I say."
She suffered from the incessant drain on her pity; for she wanted all
her will if she was to stand against Rowcliffe. Pity was a dangerous
solvent in which her will sank and was melted away.
There were moments when she saw herself as two women. One had still
the passion and the memory of freedom. The other was a cowed and
captive creature who had forgotten; whose cramped motions guided her;
whose instinct of submission she abhorred.
* * * * *
Her isolation was now extreme. She had had nothing to give to any
friends she might have made. Rowcliffe had taken all that was left
of her.

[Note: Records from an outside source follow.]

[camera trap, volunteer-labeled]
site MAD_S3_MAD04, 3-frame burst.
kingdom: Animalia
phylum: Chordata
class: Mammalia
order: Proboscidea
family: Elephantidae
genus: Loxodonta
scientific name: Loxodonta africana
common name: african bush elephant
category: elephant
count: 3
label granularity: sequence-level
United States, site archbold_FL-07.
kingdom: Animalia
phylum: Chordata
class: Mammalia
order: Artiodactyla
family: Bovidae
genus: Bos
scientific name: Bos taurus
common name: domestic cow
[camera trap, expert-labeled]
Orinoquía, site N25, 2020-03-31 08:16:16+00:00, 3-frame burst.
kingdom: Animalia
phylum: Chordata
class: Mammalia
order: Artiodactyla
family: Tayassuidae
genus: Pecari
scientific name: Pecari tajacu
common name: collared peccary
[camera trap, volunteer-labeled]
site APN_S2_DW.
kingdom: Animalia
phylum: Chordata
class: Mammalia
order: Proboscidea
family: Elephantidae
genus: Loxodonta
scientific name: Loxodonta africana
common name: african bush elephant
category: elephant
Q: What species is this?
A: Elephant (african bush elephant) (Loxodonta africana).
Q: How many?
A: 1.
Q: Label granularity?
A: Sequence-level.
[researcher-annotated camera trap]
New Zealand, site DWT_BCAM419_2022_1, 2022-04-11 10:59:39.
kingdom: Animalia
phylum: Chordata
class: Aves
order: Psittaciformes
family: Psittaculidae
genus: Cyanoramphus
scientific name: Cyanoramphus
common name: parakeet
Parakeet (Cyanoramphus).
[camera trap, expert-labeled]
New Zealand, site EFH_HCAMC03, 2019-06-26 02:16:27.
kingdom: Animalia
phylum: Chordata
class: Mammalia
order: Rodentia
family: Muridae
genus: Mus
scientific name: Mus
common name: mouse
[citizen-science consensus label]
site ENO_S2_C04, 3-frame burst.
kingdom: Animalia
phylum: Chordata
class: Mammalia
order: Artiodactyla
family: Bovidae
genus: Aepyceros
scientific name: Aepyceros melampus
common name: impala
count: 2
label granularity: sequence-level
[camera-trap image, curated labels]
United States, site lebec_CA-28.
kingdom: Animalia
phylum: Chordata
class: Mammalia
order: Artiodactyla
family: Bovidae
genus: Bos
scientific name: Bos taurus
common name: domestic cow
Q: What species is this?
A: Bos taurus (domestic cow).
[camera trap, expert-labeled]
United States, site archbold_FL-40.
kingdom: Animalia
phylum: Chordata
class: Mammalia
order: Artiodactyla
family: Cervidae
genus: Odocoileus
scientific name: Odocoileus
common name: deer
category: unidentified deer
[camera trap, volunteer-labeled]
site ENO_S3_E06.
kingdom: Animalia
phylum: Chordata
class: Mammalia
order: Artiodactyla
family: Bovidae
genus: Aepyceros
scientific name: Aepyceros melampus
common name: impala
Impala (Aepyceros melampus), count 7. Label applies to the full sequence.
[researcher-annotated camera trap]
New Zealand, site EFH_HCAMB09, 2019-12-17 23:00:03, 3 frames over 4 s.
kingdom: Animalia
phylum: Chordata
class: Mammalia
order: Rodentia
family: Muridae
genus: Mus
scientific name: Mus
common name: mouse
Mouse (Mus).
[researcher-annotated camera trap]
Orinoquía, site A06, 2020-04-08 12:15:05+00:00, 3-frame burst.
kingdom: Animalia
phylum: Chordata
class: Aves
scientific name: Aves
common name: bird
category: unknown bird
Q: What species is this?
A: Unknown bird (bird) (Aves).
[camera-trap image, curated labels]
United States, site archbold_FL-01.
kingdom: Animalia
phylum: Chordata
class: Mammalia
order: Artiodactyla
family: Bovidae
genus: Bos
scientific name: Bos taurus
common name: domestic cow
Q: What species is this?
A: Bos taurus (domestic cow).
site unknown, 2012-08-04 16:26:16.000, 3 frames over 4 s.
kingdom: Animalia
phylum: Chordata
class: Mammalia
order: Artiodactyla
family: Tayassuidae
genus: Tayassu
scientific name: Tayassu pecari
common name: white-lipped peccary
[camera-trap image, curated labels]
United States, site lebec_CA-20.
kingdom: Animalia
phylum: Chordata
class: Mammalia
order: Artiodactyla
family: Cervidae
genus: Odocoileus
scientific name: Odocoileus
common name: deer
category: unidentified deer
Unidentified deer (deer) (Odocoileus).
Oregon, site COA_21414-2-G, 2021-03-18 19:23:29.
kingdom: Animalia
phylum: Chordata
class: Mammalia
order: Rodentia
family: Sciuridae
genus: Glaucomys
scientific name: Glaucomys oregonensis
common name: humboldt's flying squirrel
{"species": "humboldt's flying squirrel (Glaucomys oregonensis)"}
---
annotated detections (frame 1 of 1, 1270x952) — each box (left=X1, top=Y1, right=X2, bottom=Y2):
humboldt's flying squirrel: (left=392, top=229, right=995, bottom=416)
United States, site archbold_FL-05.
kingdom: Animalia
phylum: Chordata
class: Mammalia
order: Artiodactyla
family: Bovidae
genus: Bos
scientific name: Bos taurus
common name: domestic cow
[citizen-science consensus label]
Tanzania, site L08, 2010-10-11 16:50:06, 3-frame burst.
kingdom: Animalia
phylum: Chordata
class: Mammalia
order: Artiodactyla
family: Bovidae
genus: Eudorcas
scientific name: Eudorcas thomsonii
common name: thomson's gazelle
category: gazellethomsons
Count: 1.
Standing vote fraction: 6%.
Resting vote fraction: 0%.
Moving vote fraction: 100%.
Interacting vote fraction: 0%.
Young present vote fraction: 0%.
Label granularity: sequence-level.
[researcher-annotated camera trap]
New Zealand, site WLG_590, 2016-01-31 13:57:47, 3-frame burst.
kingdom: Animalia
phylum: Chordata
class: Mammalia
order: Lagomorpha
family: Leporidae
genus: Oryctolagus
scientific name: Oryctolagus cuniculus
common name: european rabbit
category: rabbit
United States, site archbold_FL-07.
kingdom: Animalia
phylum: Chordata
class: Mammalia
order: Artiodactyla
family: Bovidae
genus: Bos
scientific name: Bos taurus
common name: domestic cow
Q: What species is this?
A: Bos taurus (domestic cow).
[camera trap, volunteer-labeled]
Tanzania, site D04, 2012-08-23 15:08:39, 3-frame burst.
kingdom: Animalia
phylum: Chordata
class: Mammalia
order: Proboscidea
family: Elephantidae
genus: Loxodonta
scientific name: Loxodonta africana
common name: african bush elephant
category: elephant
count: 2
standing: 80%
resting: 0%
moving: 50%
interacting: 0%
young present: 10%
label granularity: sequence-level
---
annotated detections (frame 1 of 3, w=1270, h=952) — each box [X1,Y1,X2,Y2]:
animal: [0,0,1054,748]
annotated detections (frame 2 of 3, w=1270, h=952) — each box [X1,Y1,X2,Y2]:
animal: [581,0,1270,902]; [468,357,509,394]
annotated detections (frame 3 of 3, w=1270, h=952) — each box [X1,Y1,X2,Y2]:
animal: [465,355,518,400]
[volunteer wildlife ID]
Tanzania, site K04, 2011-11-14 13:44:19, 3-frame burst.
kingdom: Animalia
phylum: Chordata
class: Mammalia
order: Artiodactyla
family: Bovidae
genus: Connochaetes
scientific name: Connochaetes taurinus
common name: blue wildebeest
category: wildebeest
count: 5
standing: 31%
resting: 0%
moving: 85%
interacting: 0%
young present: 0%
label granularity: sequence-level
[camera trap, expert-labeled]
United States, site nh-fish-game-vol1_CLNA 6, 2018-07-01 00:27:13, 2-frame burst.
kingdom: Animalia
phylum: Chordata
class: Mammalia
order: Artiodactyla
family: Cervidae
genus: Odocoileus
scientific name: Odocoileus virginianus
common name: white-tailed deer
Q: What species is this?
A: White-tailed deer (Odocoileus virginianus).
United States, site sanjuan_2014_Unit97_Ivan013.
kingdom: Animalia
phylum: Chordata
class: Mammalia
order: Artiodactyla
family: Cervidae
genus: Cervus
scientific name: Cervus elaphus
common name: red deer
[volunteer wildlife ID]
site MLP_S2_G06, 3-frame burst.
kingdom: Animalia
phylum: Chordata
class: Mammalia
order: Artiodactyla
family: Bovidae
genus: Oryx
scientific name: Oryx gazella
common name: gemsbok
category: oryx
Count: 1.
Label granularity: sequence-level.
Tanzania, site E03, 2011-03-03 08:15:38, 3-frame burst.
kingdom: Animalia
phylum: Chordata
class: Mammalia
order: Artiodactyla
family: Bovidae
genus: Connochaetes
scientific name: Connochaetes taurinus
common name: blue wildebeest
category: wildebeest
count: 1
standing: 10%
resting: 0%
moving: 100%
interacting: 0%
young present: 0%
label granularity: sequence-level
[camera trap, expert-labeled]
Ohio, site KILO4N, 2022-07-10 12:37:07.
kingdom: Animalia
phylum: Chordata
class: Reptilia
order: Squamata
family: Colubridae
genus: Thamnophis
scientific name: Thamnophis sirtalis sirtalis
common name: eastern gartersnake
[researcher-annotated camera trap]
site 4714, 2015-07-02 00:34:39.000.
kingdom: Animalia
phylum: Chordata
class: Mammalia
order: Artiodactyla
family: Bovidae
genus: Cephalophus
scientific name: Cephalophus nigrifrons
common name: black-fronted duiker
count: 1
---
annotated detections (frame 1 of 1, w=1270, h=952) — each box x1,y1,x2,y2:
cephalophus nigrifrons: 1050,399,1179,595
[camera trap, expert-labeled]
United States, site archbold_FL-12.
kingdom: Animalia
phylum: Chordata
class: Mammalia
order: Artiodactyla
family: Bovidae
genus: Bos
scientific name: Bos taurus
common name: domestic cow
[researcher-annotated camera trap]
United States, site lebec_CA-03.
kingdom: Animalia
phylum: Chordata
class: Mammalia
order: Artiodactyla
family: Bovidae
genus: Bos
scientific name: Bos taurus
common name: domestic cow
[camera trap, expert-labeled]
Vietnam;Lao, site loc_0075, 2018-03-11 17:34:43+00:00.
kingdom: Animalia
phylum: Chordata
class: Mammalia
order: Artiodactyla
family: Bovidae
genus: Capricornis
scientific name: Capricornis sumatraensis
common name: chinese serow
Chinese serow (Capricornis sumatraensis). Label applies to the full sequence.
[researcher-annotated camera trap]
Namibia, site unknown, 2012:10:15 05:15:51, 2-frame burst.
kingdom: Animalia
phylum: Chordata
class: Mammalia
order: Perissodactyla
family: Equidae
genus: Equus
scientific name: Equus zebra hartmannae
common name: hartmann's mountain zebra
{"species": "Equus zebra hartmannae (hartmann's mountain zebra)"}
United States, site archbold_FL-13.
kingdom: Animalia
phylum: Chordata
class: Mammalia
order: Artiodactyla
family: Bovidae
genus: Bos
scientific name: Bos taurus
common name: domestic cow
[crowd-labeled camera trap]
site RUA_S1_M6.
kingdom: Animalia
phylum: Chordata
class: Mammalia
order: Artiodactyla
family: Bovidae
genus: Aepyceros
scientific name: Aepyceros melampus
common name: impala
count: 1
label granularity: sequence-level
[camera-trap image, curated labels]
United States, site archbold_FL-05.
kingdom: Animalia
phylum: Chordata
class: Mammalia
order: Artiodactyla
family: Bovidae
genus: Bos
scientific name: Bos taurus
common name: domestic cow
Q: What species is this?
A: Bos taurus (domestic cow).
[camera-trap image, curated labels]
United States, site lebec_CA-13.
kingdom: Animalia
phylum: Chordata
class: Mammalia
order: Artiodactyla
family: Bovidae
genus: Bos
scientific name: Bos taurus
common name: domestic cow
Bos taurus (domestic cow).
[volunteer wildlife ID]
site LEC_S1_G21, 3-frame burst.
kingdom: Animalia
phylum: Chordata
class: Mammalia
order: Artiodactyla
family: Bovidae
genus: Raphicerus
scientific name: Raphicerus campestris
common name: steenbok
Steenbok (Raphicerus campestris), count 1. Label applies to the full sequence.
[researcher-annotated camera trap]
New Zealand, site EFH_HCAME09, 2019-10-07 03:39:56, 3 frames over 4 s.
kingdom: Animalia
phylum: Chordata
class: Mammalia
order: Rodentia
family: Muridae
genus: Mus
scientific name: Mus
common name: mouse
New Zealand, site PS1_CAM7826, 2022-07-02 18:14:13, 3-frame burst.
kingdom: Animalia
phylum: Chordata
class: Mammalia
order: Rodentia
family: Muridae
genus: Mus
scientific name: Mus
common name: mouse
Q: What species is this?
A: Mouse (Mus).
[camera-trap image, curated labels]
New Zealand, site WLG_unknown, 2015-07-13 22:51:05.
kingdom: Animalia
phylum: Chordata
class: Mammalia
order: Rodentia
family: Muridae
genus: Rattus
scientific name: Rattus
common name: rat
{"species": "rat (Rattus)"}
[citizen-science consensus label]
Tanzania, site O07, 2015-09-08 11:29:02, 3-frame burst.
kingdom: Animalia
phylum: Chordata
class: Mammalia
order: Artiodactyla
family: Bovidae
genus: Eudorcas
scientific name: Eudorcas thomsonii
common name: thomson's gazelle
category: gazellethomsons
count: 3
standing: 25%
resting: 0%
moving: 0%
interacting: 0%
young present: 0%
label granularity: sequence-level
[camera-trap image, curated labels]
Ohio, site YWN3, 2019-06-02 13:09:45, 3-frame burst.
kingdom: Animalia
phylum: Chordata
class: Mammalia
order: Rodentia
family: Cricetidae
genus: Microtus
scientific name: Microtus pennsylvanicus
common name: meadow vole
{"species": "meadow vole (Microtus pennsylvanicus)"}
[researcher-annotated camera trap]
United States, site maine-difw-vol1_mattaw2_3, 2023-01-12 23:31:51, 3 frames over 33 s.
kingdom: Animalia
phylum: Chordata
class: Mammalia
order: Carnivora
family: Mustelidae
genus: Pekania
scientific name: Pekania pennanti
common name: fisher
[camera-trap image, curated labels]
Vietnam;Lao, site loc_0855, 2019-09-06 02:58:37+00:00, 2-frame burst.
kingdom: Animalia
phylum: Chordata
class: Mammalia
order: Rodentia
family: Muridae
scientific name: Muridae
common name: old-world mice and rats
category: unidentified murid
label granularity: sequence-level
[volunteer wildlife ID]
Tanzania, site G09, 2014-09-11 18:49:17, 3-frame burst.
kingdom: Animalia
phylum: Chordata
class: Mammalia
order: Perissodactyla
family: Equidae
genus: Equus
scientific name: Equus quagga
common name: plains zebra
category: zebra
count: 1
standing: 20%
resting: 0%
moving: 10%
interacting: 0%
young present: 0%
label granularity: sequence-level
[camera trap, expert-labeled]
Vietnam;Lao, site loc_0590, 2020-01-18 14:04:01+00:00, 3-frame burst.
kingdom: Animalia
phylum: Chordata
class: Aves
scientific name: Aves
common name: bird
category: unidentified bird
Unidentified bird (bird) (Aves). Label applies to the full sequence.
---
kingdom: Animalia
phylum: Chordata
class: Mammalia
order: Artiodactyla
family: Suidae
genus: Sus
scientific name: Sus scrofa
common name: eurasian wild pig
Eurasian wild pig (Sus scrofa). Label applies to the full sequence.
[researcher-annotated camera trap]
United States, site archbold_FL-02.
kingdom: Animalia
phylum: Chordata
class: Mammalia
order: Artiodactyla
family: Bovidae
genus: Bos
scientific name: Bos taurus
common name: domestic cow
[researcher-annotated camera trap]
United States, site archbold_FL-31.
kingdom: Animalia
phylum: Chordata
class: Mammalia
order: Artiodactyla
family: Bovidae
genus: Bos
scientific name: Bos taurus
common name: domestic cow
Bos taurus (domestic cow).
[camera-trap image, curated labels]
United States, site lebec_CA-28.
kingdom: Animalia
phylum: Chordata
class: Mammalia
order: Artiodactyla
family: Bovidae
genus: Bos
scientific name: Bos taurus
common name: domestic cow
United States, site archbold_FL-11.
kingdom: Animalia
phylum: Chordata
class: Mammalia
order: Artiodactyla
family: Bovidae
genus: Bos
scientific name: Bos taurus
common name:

And now, when intercourse was possible, it was they who had
withdrawn. They shared Mr. Grierson's inability to make her out. They
had heard rumors; they imagined things; they remembered also. She was
the girl who had raced all over the country with Dr. Rowcliffe, the
girl whom Dr. Rowcliffe, for all their racing, had not cared to marry.
She was the girl who had run away from home to live with a dubious
step-mother; and she was the sister of that awful Mrs. Greatorex,
who--well, everybody knew what Mrs. Greatorex was.
Gwenda Cartaret, like her younger sister, had been talked about. Not
so much in the big houses of the Dale. The queer facts had been tossed
up and down a smokeroom for one season and then dropped. In the big
houses they didn't remember Gwenda Cartaret. They only remembered to
forget her.
But in the little shops and in the little houses in Morfe there had
been continual whispering. They said that even after Dr. Rowcliffe's
marriage to that nice wife of his, who was her own sister, the two
had been carrying on. If there wasn't any actual harm done, and maybe
there wasn't, the doctor had been running into danger. He was up at
Garthdale more than he need be now that the old Vicar was about again.
And they had been seen together. The head gamekeeper at Garthdale had
caught them more than once out on the moor, and after dark too. It was
said in the little houses that it wasn't the doctor's fault. (In the
big houses judgment had been more impartial, but Morfe was loyal
to its doctor.) It was hers, every bit, you might depend on it. Of
Rowcliffe it was said that maybe he'd been tempted, but he was a good
man, was Dr. Rowcliffe, and he'd stopped in time. Because they didn't
know what Gwenda Cartaret was capable of, they believed, like the
Vicar, that she was capable of anything.